韻律読み上げチュータ スズキクンを使ってみた

手書きでイントネーションを書く手間を省く!

自分が準備した文章、学生が書いたスピーチ原稿などに、イントネーションを示す線を自分で書いた時代もありました。しかし、今やそれもオンライン上で自動的に作成することが可能になりました。\(^o^)/便利だー!

OJAD(オンライン日本語アクセント辞書)の4つの機能の一つ「韻律読み上げチュータスズキクン」です。

詩にピッチパターンを付ける

やり方は本家のサイトに詳しく書いてあります。ここでは私が使用した経緯と実際に操作した感想、授業へのお役立ち度などをご紹介したいと思います。

発音指導の一環で、詩の朗読を扱うことになったときがありました。ヤマを手の動きで示しても学習者がついて来られるとは思ったのですが、やはり視覚的な情報があったほうが練習がはかどると思いました。また、指導の担当が複数の教師でした。そのため、それぞれが適当なイントネーションを示したら、学習者が混乱すると思いました。手書きでもいいのですが、もうちょっとカッコよくしたくて、「スズキクン」を使ってみました。

相田みつをの「いのちのバトン」です。

まず、最初のフレーズだけ入れて様子をみました。区切りは「スラッシュ」にしました。その他、下に選択できる項目があります。デフォルトでは、「ピッチパターン」と「テキスト上のアクセント」が「上級者用」になっていましたが、あまり難しいことはしたくないと思って、この2つだけ「初級者用」にしました。

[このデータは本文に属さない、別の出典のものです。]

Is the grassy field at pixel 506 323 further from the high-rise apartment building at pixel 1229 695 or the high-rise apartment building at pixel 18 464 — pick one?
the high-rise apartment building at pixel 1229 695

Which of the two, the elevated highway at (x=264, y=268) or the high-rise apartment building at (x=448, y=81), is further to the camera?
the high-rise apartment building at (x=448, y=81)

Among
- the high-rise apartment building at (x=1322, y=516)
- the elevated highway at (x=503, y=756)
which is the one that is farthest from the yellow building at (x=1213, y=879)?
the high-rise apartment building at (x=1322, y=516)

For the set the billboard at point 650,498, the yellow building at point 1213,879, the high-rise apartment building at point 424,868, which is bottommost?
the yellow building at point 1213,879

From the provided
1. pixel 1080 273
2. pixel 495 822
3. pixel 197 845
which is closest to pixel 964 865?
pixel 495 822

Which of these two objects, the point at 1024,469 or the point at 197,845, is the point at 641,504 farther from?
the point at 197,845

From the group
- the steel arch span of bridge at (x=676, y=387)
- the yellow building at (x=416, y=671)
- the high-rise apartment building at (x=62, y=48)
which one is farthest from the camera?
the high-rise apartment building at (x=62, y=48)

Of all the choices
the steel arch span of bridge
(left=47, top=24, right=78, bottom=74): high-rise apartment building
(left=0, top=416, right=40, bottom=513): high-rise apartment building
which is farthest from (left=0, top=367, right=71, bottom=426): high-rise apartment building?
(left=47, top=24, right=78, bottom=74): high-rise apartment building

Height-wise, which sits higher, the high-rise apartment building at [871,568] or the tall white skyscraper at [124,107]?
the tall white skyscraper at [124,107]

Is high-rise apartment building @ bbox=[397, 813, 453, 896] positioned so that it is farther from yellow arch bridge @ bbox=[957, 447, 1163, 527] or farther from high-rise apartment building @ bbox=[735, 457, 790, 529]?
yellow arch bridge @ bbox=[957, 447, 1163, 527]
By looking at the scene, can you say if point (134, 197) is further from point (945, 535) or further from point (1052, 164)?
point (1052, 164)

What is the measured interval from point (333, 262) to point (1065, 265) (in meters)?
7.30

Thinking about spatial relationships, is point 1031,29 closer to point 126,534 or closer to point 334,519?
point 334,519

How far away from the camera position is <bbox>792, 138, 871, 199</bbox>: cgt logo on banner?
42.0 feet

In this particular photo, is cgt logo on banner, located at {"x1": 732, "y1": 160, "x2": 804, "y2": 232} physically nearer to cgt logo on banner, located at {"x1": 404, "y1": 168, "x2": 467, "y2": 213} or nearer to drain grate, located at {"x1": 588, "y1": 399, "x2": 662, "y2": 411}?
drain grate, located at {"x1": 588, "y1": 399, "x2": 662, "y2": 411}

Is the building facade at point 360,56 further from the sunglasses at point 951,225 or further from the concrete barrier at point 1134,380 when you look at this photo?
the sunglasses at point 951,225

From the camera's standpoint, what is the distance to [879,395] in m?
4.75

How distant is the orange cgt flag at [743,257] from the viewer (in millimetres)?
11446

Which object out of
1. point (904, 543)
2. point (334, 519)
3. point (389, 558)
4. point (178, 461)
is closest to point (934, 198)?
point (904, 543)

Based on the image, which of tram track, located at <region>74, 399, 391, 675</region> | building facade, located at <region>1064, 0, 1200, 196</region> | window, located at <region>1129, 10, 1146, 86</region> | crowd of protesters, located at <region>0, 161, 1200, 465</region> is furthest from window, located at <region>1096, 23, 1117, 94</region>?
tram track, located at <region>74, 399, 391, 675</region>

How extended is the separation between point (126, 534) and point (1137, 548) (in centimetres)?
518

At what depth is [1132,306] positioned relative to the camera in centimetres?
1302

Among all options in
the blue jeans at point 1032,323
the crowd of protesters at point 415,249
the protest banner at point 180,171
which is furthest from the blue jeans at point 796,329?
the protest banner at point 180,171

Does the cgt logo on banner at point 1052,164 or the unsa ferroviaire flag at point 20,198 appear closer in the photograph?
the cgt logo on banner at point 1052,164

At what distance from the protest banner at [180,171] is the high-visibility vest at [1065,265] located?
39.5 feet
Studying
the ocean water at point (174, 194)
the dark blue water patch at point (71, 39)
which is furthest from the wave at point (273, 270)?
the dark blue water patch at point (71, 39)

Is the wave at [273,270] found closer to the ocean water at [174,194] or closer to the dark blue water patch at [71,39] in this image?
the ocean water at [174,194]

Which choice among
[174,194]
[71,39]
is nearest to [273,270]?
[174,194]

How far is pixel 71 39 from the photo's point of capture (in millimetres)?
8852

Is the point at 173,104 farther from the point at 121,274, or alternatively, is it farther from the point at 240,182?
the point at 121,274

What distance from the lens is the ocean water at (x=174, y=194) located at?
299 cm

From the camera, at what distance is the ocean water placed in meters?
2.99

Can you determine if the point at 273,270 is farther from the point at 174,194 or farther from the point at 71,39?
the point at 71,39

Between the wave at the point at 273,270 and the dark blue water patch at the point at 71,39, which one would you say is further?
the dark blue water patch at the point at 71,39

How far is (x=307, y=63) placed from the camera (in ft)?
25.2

その後、「実行」をぽちっと押します。そうすると、こんな感じのピッチパターンが出てきます。アクセント記号(アクセント核が赤く表示される)、母音の無声化(網掛け部分)なども出てきます。

右上の「作成」をクリックすると、合成音声を聞いたり、WAV形式で保存したりすることができます。女性2種類、男性2種類の声があり、話速も選ぶことができます。ネイティブが近くにいないときは役に立つ機能かもしれませんね。今回は音声は不要なので、その隣の「印字」をぽちっとしました。別ウインドウで以下のページが開かれます。

白黒表示になります。なお、右クリックで単純に「画像を保存する」ではきちんと保存できませんでした。イントネーションの線だけが.png形式で保存されて笑ってしまいました(笑)結局、「スクリーンショット」をして「ペイント」に貼り付けて保存しました。もしかしたら、もっと単純な方法があるかもしれません。

なお、「父」のアクセントが実はちょっと気になりました。ふだん頭高型で発音していますが、結果は尾高型。アクセントとしては、別に間違っていないんです(どちらも言う)。しかし、違和感があったので、これは印刷する前に修正液で修正しました。(;・∀・)

実際の授業で

教師も学習者も共通認識が持てるので、非常に役に立ちました。( ̄▽ ̄)

ベトナム人学習者を相手にしていましたが、彼らはどうしても下がり続ける状態の発音が苦手です。どこかで上がりたくなってしまいます。「両親で四人」のあたりは、「上級者用」にするとアクセントも付くでしょう。でも、こういう下がった状態の練習ができたので、これはこれで良かったと思います。

また、他の人の発音を教師が修正しているときにも、主体的に何が違うか聞きながら、ブツブツ言っている様子も見られました。

もちろん機械がやっていることなので、どこか不自然さが生じてしまうのは否めませんが、今回は概ね問題ありませんでした。スラッシュの入れ方でフレーズが変わるので、詩の場合はニュアンスも変わってしまう気がしました。自分の感覚と、不自然さが生じにくいようにという考えとが合わさっていて、他人から見たら「ちょっと違うんじゃないか」と思われそうだなと…。